An editorial by Mel Rothenburger.
LET’S HOPE THE B.C. budget Finance Minister Carole James unveils Tuesday has more substance than last week’s Throne Speech.
Traditionally, the Throne Speech provides only a general indication of the government’s priorities but this one was unusually vapid.
Much of it involved bragging about the NDP’s record and criticizing the previous Liberal government. The rest included, ironically, quite a few mentions of reconciliation, plus promises to do something about cellphone rates and ticket bots, and take “an all of B.C. approach” to transportation.
“Our future depends on the choices we make,” the speech said. Now there’s a revelation.
So let’s talk about some of the choices the government should cover off in its new budget.
Let’s see something serious in connection with the Rural Dividend Fund that was diverted towards the forest industry when mills started being shut down. How will the resulting shortfall to communities for other projects be corrected?
How about something being done to fill gaps in cellphone service that the government promises it’s working on?
Will anything ever become of Premier John Horgan’s commitment to wrestling gasoline prices to the ground?
When will the contract be awarded for widening of the highway through Chase?
Since the Throne Speech was all about past glories, will the budget include any new, concrete, measures on climate change?
Then, of course, there’s reconciliation.
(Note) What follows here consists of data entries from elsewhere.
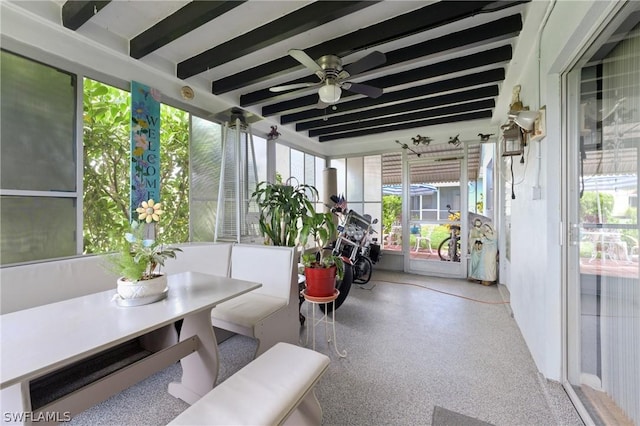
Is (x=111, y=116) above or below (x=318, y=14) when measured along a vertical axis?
below

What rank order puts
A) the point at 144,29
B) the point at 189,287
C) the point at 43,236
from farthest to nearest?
the point at 144,29 → the point at 43,236 → the point at 189,287

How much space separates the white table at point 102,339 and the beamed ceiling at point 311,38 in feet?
6.63

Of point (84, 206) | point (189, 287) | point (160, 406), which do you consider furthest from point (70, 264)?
point (160, 406)

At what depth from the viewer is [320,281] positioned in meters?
2.03

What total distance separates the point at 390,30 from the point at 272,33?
99 cm

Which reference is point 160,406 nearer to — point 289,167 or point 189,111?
point 189,111

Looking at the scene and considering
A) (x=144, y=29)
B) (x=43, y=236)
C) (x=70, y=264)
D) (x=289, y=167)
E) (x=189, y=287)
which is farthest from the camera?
(x=289, y=167)

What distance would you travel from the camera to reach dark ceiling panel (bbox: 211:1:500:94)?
75.7 inches

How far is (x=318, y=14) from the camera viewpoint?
1.96 meters

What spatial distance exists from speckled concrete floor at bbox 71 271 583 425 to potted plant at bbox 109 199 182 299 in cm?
88

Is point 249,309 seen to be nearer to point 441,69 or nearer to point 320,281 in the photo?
point 320,281

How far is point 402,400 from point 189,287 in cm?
156

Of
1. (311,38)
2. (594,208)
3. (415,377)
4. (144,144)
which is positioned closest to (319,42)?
(311,38)

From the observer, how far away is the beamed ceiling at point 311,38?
79.0 inches
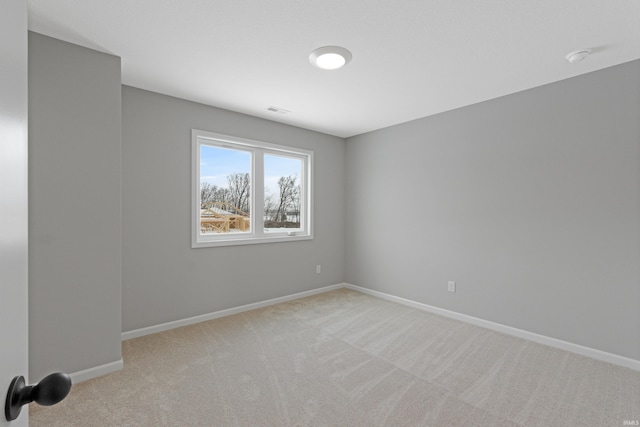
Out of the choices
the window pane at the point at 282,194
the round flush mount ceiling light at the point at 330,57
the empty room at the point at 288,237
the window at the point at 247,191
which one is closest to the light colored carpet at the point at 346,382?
the empty room at the point at 288,237

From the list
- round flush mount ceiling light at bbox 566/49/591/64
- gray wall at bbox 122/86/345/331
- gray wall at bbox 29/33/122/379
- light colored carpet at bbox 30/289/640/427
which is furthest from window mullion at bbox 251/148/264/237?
round flush mount ceiling light at bbox 566/49/591/64

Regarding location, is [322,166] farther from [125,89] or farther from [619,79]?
[619,79]

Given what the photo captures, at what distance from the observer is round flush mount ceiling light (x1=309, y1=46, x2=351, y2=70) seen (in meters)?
2.32

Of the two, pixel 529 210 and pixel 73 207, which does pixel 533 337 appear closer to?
pixel 529 210

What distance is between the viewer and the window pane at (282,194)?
425 cm

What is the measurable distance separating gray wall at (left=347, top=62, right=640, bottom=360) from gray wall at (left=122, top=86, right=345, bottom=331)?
186 cm

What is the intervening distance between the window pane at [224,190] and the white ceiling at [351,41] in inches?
31.3

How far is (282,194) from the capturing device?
14.6 ft

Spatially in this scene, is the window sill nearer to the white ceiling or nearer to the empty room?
the empty room

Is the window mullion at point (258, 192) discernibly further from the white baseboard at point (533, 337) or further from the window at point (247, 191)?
the white baseboard at point (533, 337)

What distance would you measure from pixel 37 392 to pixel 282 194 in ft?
13.0

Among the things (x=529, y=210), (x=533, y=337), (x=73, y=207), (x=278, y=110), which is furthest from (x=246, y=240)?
(x=533, y=337)

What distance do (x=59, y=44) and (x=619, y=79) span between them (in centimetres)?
445

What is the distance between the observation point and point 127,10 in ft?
6.26
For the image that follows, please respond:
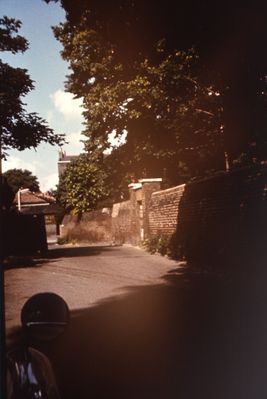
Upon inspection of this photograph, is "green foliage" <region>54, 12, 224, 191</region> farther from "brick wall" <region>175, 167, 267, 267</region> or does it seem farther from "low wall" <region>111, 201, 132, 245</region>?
"brick wall" <region>175, 167, 267, 267</region>

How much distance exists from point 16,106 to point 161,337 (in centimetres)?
527

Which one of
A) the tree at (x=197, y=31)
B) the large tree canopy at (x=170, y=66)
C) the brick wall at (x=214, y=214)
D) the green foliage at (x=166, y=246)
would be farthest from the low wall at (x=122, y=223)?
the tree at (x=197, y=31)

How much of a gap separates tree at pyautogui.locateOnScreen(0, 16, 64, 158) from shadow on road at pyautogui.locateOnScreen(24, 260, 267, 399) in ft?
6.85

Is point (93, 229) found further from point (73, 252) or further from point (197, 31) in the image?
point (197, 31)

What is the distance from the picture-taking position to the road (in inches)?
155

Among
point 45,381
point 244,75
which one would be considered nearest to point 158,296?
point 244,75

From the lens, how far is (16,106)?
839 cm

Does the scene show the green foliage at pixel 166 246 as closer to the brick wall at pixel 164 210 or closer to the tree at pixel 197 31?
the brick wall at pixel 164 210

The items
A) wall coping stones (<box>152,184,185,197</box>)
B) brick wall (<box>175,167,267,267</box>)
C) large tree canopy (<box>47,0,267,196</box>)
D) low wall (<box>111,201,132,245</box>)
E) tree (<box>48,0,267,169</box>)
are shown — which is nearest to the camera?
tree (<box>48,0,267,169</box>)

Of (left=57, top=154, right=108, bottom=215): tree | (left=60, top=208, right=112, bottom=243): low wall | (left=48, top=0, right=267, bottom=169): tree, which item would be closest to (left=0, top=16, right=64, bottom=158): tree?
(left=48, top=0, right=267, bottom=169): tree

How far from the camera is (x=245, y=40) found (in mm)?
5551

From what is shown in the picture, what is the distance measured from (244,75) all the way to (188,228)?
8.18m

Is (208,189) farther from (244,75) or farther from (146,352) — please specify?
(146,352)

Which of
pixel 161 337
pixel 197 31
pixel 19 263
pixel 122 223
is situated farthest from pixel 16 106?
pixel 122 223
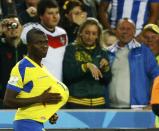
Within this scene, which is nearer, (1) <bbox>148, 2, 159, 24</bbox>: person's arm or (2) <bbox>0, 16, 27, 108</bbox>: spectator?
(2) <bbox>0, 16, 27, 108</bbox>: spectator

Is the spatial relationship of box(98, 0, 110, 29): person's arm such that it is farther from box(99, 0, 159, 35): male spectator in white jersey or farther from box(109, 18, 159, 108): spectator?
box(109, 18, 159, 108): spectator

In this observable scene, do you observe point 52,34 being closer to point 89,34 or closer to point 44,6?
point 44,6

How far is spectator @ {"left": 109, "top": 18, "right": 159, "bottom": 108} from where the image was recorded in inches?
307

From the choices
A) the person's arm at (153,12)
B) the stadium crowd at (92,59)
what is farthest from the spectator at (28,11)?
the person's arm at (153,12)

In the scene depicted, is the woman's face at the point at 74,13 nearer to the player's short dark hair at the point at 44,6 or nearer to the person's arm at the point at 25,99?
the player's short dark hair at the point at 44,6

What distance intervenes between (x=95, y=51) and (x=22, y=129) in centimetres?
243

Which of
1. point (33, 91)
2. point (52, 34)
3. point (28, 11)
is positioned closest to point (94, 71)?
point (52, 34)

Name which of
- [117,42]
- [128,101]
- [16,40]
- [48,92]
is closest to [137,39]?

To give credit where due, the government has been working on that file but the events of the past couple of weeks suggest it’s not enough.
All those items would be naturals for the budget, but because the Throne Speech was so devoid of substance we simply don’t know if they’ll show up.
This budget could be full of pleasant surprises, for all we know, or disappointment.
I’m Mel Rothenburger, the Armchair Mayor.
Mel Rothenburger is a former mayor of Kamloops and newspaper editor. He writes five commentaries a week for CFJC Today, publishes the ArmchairMayor.ca opinion website, and is a director on the Thompson-Nicola Regional District board. He can be reached at email@example.com.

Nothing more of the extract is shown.